El Salvador and Hotdogs

I happened across this article in the Boston.com News, which happend to be about El Salvador and U.S fast foods. The author made some really interesting points in the article that I felt would be good to summarize here considing that in about a month we'll be observing and breathing the situation first-hand:

  • Some 20 percent of El Salvador's population regularly purchases US food items. With more women joining the labor force and fewer of them at home to assist in food preparation, the demand for convenience and fast foods is increasing.
  • US foods such as hot dogs and hamburgers are preferred by the younger generation, as are American-style food courts in urban shopping centres
  • Generally, people living in urban areas consume more bread and meats than tortillas and beans.
  • 48 percent of the people remain in poverty
  • Salvadorans receive nearly $3 billion a year in remittances from relatives in the United States and the country would
This quote made me think...a lot:
''Globalization might help some people, but we also have Salvadorans in the US who never buy new clothes, go to the worst schools, and who send money home to people who purchase the most expensive shoes, and shop for the biggest televisions in the malls in El Salvador. It ends up being poor dollars sent by poor people, and for what?"
And that's what I'm doing. Thinking about the different realities that exist in this world and how reality is fact a social construct.

3 comentarios:

Beaver dijo...

Hmmm interestingly enough, in Haiti (the country of sugar cane), sugar is imported from Miami because it is cheaper to do so then to invest in local sugar production.
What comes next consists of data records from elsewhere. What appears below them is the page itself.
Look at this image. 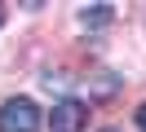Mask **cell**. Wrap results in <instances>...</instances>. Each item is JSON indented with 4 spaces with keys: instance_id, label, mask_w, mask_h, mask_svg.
<instances>
[{
    "instance_id": "obj_3",
    "label": "cell",
    "mask_w": 146,
    "mask_h": 132,
    "mask_svg": "<svg viewBox=\"0 0 146 132\" xmlns=\"http://www.w3.org/2000/svg\"><path fill=\"white\" fill-rule=\"evenodd\" d=\"M111 18H115V9H111V5H89V9H80V26H89V31L106 26Z\"/></svg>"
},
{
    "instance_id": "obj_5",
    "label": "cell",
    "mask_w": 146,
    "mask_h": 132,
    "mask_svg": "<svg viewBox=\"0 0 146 132\" xmlns=\"http://www.w3.org/2000/svg\"><path fill=\"white\" fill-rule=\"evenodd\" d=\"M0 22H5V9H0Z\"/></svg>"
},
{
    "instance_id": "obj_6",
    "label": "cell",
    "mask_w": 146,
    "mask_h": 132,
    "mask_svg": "<svg viewBox=\"0 0 146 132\" xmlns=\"http://www.w3.org/2000/svg\"><path fill=\"white\" fill-rule=\"evenodd\" d=\"M102 132H115V128H102Z\"/></svg>"
},
{
    "instance_id": "obj_4",
    "label": "cell",
    "mask_w": 146,
    "mask_h": 132,
    "mask_svg": "<svg viewBox=\"0 0 146 132\" xmlns=\"http://www.w3.org/2000/svg\"><path fill=\"white\" fill-rule=\"evenodd\" d=\"M137 128L146 132V106H142V110H137Z\"/></svg>"
},
{
    "instance_id": "obj_2",
    "label": "cell",
    "mask_w": 146,
    "mask_h": 132,
    "mask_svg": "<svg viewBox=\"0 0 146 132\" xmlns=\"http://www.w3.org/2000/svg\"><path fill=\"white\" fill-rule=\"evenodd\" d=\"M84 123H89V106L75 101V97L58 101V106H53V114H49V128H53V132H80Z\"/></svg>"
},
{
    "instance_id": "obj_1",
    "label": "cell",
    "mask_w": 146,
    "mask_h": 132,
    "mask_svg": "<svg viewBox=\"0 0 146 132\" xmlns=\"http://www.w3.org/2000/svg\"><path fill=\"white\" fill-rule=\"evenodd\" d=\"M0 132H40V110L27 97H13V101L0 106Z\"/></svg>"
}]
</instances>
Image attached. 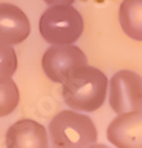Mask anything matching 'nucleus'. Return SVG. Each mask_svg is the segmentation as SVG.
<instances>
[{"mask_svg": "<svg viewBox=\"0 0 142 148\" xmlns=\"http://www.w3.org/2000/svg\"><path fill=\"white\" fill-rule=\"evenodd\" d=\"M86 62L85 53L74 45L52 46L46 49L42 57V67L47 77L59 84H62L70 71L85 66Z\"/></svg>", "mask_w": 142, "mask_h": 148, "instance_id": "obj_5", "label": "nucleus"}, {"mask_svg": "<svg viewBox=\"0 0 142 148\" xmlns=\"http://www.w3.org/2000/svg\"><path fill=\"white\" fill-rule=\"evenodd\" d=\"M75 0H45L50 6L51 5H72Z\"/></svg>", "mask_w": 142, "mask_h": 148, "instance_id": "obj_12", "label": "nucleus"}, {"mask_svg": "<svg viewBox=\"0 0 142 148\" xmlns=\"http://www.w3.org/2000/svg\"><path fill=\"white\" fill-rule=\"evenodd\" d=\"M19 104V90L12 79L0 82V118L10 115Z\"/></svg>", "mask_w": 142, "mask_h": 148, "instance_id": "obj_10", "label": "nucleus"}, {"mask_svg": "<svg viewBox=\"0 0 142 148\" xmlns=\"http://www.w3.org/2000/svg\"><path fill=\"white\" fill-rule=\"evenodd\" d=\"M30 33V23L24 12L14 4H0V42L9 46L26 41Z\"/></svg>", "mask_w": 142, "mask_h": 148, "instance_id": "obj_8", "label": "nucleus"}, {"mask_svg": "<svg viewBox=\"0 0 142 148\" xmlns=\"http://www.w3.org/2000/svg\"><path fill=\"white\" fill-rule=\"evenodd\" d=\"M107 138L116 148H142V110L118 114L108 127Z\"/></svg>", "mask_w": 142, "mask_h": 148, "instance_id": "obj_6", "label": "nucleus"}, {"mask_svg": "<svg viewBox=\"0 0 142 148\" xmlns=\"http://www.w3.org/2000/svg\"><path fill=\"white\" fill-rule=\"evenodd\" d=\"M61 85L66 105L80 112H95L101 108L107 97L108 79L104 72L93 66L74 69Z\"/></svg>", "mask_w": 142, "mask_h": 148, "instance_id": "obj_1", "label": "nucleus"}, {"mask_svg": "<svg viewBox=\"0 0 142 148\" xmlns=\"http://www.w3.org/2000/svg\"><path fill=\"white\" fill-rule=\"evenodd\" d=\"M84 32V19L71 5H51L39 19V33L52 46L72 45Z\"/></svg>", "mask_w": 142, "mask_h": 148, "instance_id": "obj_3", "label": "nucleus"}, {"mask_svg": "<svg viewBox=\"0 0 142 148\" xmlns=\"http://www.w3.org/2000/svg\"><path fill=\"white\" fill-rule=\"evenodd\" d=\"M50 137L56 148H86L97 142L98 132L85 114L62 110L51 120Z\"/></svg>", "mask_w": 142, "mask_h": 148, "instance_id": "obj_2", "label": "nucleus"}, {"mask_svg": "<svg viewBox=\"0 0 142 148\" xmlns=\"http://www.w3.org/2000/svg\"><path fill=\"white\" fill-rule=\"evenodd\" d=\"M18 60L12 46L0 42V82H5L14 75Z\"/></svg>", "mask_w": 142, "mask_h": 148, "instance_id": "obj_11", "label": "nucleus"}, {"mask_svg": "<svg viewBox=\"0 0 142 148\" xmlns=\"http://www.w3.org/2000/svg\"><path fill=\"white\" fill-rule=\"evenodd\" d=\"M109 105L114 113L142 110V76L131 70H122L109 82Z\"/></svg>", "mask_w": 142, "mask_h": 148, "instance_id": "obj_4", "label": "nucleus"}, {"mask_svg": "<svg viewBox=\"0 0 142 148\" xmlns=\"http://www.w3.org/2000/svg\"><path fill=\"white\" fill-rule=\"evenodd\" d=\"M50 148H56L55 146H52V144H51V146H50Z\"/></svg>", "mask_w": 142, "mask_h": 148, "instance_id": "obj_14", "label": "nucleus"}, {"mask_svg": "<svg viewBox=\"0 0 142 148\" xmlns=\"http://www.w3.org/2000/svg\"><path fill=\"white\" fill-rule=\"evenodd\" d=\"M6 148H50L46 128L32 119L12 124L5 136Z\"/></svg>", "mask_w": 142, "mask_h": 148, "instance_id": "obj_7", "label": "nucleus"}, {"mask_svg": "<svg viewBox=\"0 0 142 148\" xmlns=\"http://www.w3.org/2000/svg\"><path fill=\"white\" fill-rule=\"evenodd\" d=\"M86 148H109V147L105 146V144H91V146L86 147Z\"/></svg>", "mask_w": 142, "mask_h": 148, "instance_id": "obj_13", "label": "nucleus"}, {"mask_svg": "<svg viewBox=\"0 0 142 148\" xmlns=\"http://www.w3.org/2000/svg\"><path fill=\"white\" fill-rule=\"evenodd\" d=\"M122 31L134 41L142 42V0H123L119 6Z\"/></svg>", "mask_w": 142, "mask_h": 148, "instance_id": "obj_9", "label": "nucleus"}]
</instances>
Maybe the same pattern exists for the Haitians abroad... I'll have to look into that.

Interesting reflexions. Thanks !

Laurie dijo...

That quote is sad because it is so true. While there are families who take full advantage of the remittences to send their kids to better schools or save or eat, many do buy expensive clothes and televisions.

Still, why does the cycle continue?

Dirty Flamingo dijo...

I think although remittences help families, no matter which country they are from, they also cause them to live beyond their "normal" means and become dependant.

If the people who DO buy expensive things would have to save and save and save for them, I think by the time they finished saving they would rather spend the money on something else.

Haiti produces heaps of sugar! I would have though that the last place they would import sugar from (if they did) would be from America. Perhaps it has to do with the CAFTA and tariffs or something...interesting thought!